> Required work
Type out all the records word for word. Any pictures are to be left out.

*** Dataset ***

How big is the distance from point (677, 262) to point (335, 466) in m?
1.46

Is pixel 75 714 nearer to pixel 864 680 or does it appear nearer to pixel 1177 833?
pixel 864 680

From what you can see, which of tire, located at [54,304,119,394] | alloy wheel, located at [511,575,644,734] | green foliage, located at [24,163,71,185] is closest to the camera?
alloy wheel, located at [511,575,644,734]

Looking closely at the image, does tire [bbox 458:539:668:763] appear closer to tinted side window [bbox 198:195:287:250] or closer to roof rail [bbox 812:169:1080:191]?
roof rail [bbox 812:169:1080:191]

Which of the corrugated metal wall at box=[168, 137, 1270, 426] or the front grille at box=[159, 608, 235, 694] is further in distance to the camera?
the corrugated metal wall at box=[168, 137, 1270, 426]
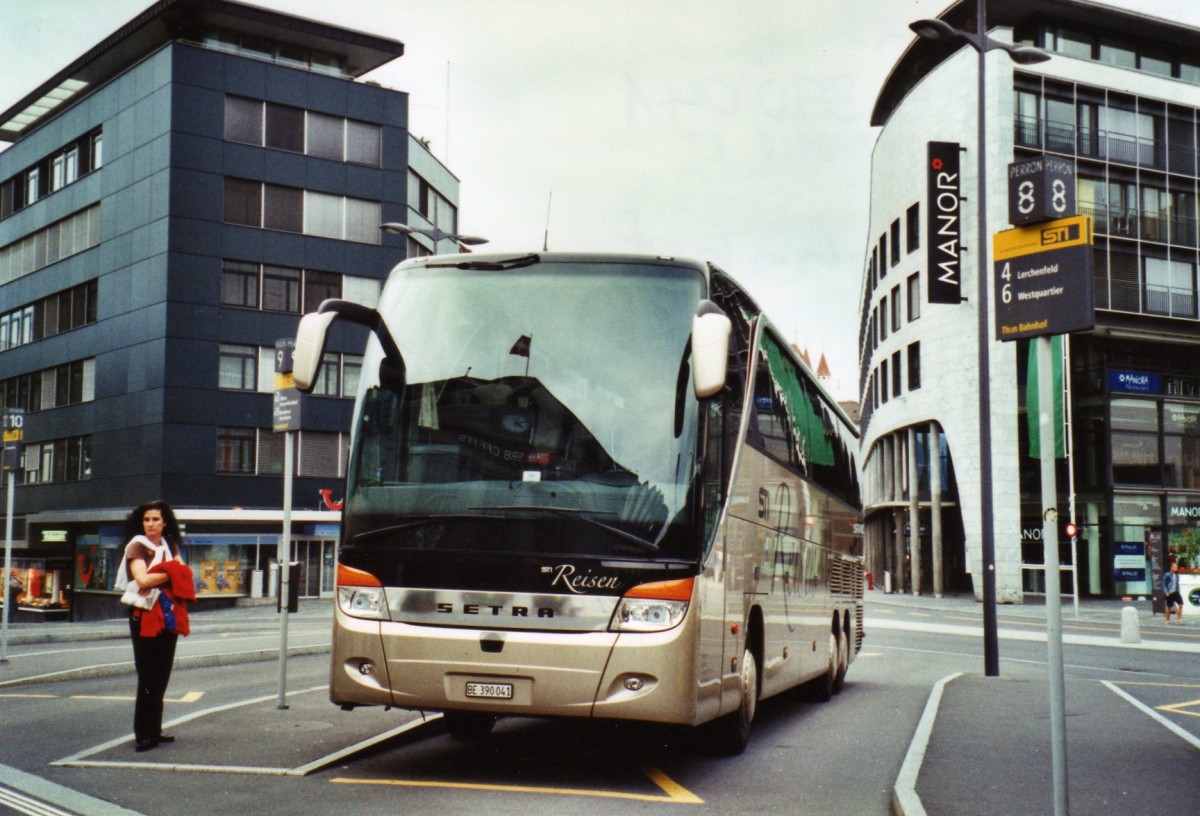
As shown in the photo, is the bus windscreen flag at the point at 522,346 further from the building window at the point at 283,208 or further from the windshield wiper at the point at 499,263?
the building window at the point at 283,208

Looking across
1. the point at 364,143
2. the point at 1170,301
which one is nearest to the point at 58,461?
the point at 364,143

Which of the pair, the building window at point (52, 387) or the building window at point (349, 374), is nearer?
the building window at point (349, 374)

***

> Final answer
How big is the distance from point (677, 262) to point (335, 466) in m?
1.46

Is pixel 75 714 nearer to pixel 864 680 or does it appear nearer to pixel 1177 833?
pixel 864 680

From what you can see, which of tire, located at [54,304,119,394] | alloy wheel, located at [511,575,644,734] | green foliage, located at [24,163,71,185] is closest to the camera?
alloy wheel, located at [511,575,644,734]

Looking closely at the image, does tire [bbox 458:539:668:763] appear closer to tinted side window [bbox 198:195:287:250] or closer to roof rail [bbox 812:169:1080:191]?
roof rail [bbox 812:169:1080:191]

Which of the corrugated metal wall at box=[168, 137, 1270, 426] or the front grille at box=[159, 608, 235, 694] is further in distance to the camera?
the corrugated metal wall at box=[168, 137, 1270, 426]
As shown in the photo, is the bus windscreen flag at the point at 522,346 further from the building window at the point at 283,208 or further from the windshield wiper at the point at 499,263?
the building window at the point at 283,208

Looking across
1. the point at 364,143
2. the point at 1170,301
which one is nearest to the point at 58,461?
the point at 364,143

Which of the pair, the building window at point (52, 387) or the building window at point (349, 374), is nearer?
the building window at point (349, 374)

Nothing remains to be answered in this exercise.